(DATA PROVIDED)

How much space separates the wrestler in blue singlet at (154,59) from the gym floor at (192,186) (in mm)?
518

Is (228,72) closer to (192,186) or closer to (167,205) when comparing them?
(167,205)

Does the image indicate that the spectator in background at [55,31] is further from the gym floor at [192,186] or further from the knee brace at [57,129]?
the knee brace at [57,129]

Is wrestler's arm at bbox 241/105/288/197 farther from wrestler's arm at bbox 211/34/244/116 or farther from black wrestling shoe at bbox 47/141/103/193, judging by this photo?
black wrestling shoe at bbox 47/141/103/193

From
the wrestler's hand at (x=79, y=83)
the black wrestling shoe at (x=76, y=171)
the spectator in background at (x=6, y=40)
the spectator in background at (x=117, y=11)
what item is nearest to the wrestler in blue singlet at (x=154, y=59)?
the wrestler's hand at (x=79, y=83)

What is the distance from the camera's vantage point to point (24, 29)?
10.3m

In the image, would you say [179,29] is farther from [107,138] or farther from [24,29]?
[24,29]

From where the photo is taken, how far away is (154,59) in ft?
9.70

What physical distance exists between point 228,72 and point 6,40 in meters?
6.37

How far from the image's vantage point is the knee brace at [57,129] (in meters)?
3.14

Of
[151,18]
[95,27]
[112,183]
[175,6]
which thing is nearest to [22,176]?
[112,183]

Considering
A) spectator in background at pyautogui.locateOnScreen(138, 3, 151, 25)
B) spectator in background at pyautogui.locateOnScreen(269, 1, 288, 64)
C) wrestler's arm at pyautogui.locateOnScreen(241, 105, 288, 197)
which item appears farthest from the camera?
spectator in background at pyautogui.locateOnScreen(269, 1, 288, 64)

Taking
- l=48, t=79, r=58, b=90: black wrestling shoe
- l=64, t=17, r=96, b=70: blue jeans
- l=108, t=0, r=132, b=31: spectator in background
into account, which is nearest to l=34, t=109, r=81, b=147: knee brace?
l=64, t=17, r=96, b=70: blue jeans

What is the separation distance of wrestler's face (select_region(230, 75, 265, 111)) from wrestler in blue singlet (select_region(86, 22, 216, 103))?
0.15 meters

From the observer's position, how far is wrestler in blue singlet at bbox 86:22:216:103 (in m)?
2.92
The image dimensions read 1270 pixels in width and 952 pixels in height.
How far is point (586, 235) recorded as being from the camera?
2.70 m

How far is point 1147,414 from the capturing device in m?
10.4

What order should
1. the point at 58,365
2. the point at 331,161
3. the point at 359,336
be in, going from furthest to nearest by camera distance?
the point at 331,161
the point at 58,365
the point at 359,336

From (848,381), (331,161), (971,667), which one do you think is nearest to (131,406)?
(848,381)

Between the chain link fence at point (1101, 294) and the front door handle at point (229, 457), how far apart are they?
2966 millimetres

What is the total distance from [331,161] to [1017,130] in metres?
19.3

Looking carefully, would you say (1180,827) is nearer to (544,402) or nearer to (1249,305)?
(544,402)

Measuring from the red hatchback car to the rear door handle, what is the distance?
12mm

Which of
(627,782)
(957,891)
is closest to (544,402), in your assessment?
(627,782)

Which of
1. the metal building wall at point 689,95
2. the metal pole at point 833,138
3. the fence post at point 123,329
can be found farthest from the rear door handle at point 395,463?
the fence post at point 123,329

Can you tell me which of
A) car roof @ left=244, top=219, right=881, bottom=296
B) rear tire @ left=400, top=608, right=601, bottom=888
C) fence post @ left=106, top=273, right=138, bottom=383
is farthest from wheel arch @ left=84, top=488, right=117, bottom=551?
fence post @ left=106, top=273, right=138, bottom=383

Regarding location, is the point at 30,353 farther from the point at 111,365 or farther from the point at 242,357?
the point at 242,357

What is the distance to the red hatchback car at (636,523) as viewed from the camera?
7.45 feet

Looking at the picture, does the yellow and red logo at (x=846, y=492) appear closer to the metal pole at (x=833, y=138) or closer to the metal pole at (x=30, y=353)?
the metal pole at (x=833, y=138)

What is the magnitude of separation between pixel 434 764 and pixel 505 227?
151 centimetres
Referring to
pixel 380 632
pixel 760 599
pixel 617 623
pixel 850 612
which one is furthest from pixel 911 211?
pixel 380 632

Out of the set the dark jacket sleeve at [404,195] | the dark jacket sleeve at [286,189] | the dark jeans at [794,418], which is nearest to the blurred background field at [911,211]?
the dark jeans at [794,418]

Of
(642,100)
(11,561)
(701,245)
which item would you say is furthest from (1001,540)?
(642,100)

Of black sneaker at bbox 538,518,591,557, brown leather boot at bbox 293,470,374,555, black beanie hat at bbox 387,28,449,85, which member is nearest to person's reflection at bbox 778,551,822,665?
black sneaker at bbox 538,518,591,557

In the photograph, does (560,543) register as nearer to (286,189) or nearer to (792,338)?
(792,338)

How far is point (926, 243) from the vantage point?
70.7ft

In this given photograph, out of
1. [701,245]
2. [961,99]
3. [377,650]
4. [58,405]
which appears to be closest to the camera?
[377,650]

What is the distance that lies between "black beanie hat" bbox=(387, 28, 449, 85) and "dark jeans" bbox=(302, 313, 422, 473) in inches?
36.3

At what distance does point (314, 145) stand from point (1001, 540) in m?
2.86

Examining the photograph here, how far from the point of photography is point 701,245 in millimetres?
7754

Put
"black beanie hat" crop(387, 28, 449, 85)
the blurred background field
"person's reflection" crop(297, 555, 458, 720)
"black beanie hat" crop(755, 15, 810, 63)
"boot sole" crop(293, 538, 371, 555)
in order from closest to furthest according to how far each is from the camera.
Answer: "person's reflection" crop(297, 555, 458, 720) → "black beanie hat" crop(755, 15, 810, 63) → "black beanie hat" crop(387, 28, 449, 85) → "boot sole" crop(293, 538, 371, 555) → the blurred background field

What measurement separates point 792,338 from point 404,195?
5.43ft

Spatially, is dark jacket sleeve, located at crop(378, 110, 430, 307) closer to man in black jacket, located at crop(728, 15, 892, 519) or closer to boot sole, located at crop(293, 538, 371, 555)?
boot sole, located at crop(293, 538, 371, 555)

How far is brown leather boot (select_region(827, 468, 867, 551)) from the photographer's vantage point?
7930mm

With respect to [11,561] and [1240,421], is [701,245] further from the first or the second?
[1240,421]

(WHAT IS EXPECTED) Rewrite every one of the rows above, putting "wrestling mat" wherever "gym floor" occurs and leaving all other text unchanged.

(TASK RESULT)
How much space separates the wrestler in blue singlet at (154,59) from the wrestling mat at (192,186) (in mm)?
518

Is (228,72) closer to (192,186) or closer to (167,205) when comparing them?
(167,205)

Does the image indicate that the spectator in background at [55,31] is further from the wrestling mat at [192,186] or further from the knee brace at [57,129]?
the knee brace at [57,129]

Is wrestler's arm at bbox 241/105/288/197 farther from wrestler's arm at bbox 211/34/244/116 or farther from black wrestling shoe at bbox 47/141/103/193, judging by this photo?
black wrestling shoe at bbox 47/141/103/193

From
the wrestler's hand at (x=79, y=83)
the black wrestling shoe at (x=76, y=171)
the spectator in background at (x=6, y=40)
the spectator in background at (x=117, y=11)
what item is nearest to the wrestler in blue singlet at (x=154, y=59)?
the wrestler's hand at (x=79, y=83)

What is the distance from the camera's vantage point to point (24, 29)?
10.3m

In the image, would you say [179,29] is farther from [107,138] or farther from [24,29]?
[24,29]

From where the photo is taken, how far away is (154,59) in ft?
9.70

What physical distance exists between point 228,72 and point 6,40 in meters?
6.37

How far from the image's vantage point is the knee brace at [57,129] (in meters)?
3.14

Of
[151,18]
[95,27]
[112,183]
[175,6]
which thing is nearest to [22,176]?
[112,183]

Considering
A) spectator in background at pyautogui.locateOnScreen(138, 3, 151, 25)
B) spectator in background at pyautogui.locateOnScreen(269, 1, 288, 64)
C) wrestler's arm at pyautogui.locateOnScreen(241, 105, 288, 197)
which item appears farthest from the camera?
spectator in background at pyautogui.locateOnScreen(269, 1, 288, 64)

Taking
- l=48, t=79, r=58, b=90: black wrestling shoe
- l=64, t=17, r=96, b=70: blue jeans
- l=108, t=0, r=132, b=31: spectator in background
into account, which is nearest to l=34, t=109, r=81, b=147: knee brace?
l=64, t=17, r=96, b=70: blue jeans

What is the separation distance of wrestler's face (select_region(230, 75, 265, 111)) from wrestler in blue singlet (select_region(86, 22, 216, 103))?
0.15 meters

From the observer's position, how far is wrestler in blue singlet at bbox 86:22:216:103 (in m)?
2.92
The image dimensions read 1270 pixels in width and 952 pixels in height.
How far is point (586, 235) recorded as being from the camera?
2.70 m

How far is point 1147,414 from the capturing device in m?
10.4

What order should
1. the point at 58,365
2. the point at 331,161
3. the point at 359,336
be in, going from furthest to nearest by camera distance?
the point at 331,161
the point at 58,365
the point at 359,336

From (848,381), (331,161), (971,667), which one do you think is nearest to (131,406)?
(848,381)

Between the chain link fence at point (1101, 294) and the front door handle at point (229, 457), how far apart are they?
2966 millimetres

What is the total distance from [331,161] to [1017,130] in metres?
19.3

Looking carefully, would you say (1180,827) is nearer to (544,402) or nearer to (1249,305)?
(544,402)

Measuring from the red hatchback car to the rear door handle, what is the distance?
12mm

Which of
(627,782)
(957,891)
is closest to (544,402), in your assessment?
(627,782)

Which of
1. the metal building wall at point 689,95
2. the metal pole at point 833,138
3. the fence post at point 123,329
can be found farthest from the rear door handle at point 395,463?
the fence post at point 123,329

Can you tell me which of
A) car roof @ left=244, top=219, right=881, bottom=296
B) rear tire @ left=400, top=608, right=601, bottom=888
C) fence post @ left=106, top=273, right=138, bottom=383
is farthest from wheel arch @ left=84, top=488, right=117, bottom=551?
fence post @ left=106, top=273, right=138, bottom=383

Regarding location, is the point at 30,353 farther from the point at 111,365 or farther from the point at 242,357?
the point at 242,357

What is the distance to the red hatchback car at (636,523) as viewed from the camera?
7.45 feet

Looking at the picture, does the yellow and red logo at (x=846, y=492) appear closer to the metal pole at (x=833, y=138) or closer to the metal pole at (x=30, y=353)?
the metal pole at (x=833, y=138)

What is the magnitude of separation between pixel 434 764 and pixel 505 227?
151 centimetres
Referring to
pixel 380 632
pixel 760 599
pixel 617 623
pixel 850 612
which one is furthest from pixel 911 211?
pixel 380 632

Out of the set the dark jacket sleeve at [404,195] | the dark jacket sleeve at [286,189] | the dark jeans at [794,418], which is nearest to the blurred background field at [911,211]?
the dark jeans at [794,418]

Of
(642,100)
(11,561)
(701,245)
which item would you say is furthest from (1001,540)?
(642,100)

Of black sneaker at bbox 538,518,591,557, brown leather boot at bbox 293,470,374,555, black beanie hat at bbox 387,28,449,85, which member is nearest to person's reflection at bbox 778,551,822,665?
black sneaker at bbox 538,518,591,557

In the photograph, does (560,543) register as nearer to (286,189) or nearer to (792,338)?
(792,338)

How far is point (926, 243) from the vantage point?
70.7ft

In this given photograph, out of
1. [701,245]
2. [961,99]
3. [377,650]
4. [58,405]
which appears to be closest to the camera?
[377,650]

What is the distance that lies between "black beanie hat" bbox=(387, 28, 449, 85) and "dark jeans" bbox=(302, 313, 422, 473) in inches?
36.3

At what distance does point (314, 145) stand from point (1001, 540) in m?
2.86

Examining the photograph here, how far from the point of photography is point 701,245 in millimetres?
7754

Put
"black beanie hat" crop(387, 28, 449, 85)
the blurred background field
"person's reflection" crop(297, 555, 458, 720)
"black beanie hat" crop(755, 15, 810, 63)
"boot sole" crop(293, 538, 371, 555)
in order from closest to furthest according to how far each is from the camera.
Answer: "person's reflection" crop(297, 555, 458, 720) → "black beanie hat" crop(755, 15, 810, 63) → "black beanie hat" crop(387, 28, 449, 85) → "boot sole" crop(293, 538, 371, 555) → the blurred background field

What measurement separates point 792,338 from point 404,195?
5.43ft

Spatially, is dark jacket sleeve, located at crop(378, 110, 430, 307) closer to man in black jacket, located at crop(728, 15, 892, 519) or closer to boot sole, located at crop(293, 538, 371, 555)?
boot sole, located at crop(293, 538, 371, 555)

How far is brown leather boot (select_region(827, 468, 867, 551)) from the photographer's vantage point?
7930mm

With respect to [11,561] and [1240,421], is [701,245] further from the first or the second?
[1240,421]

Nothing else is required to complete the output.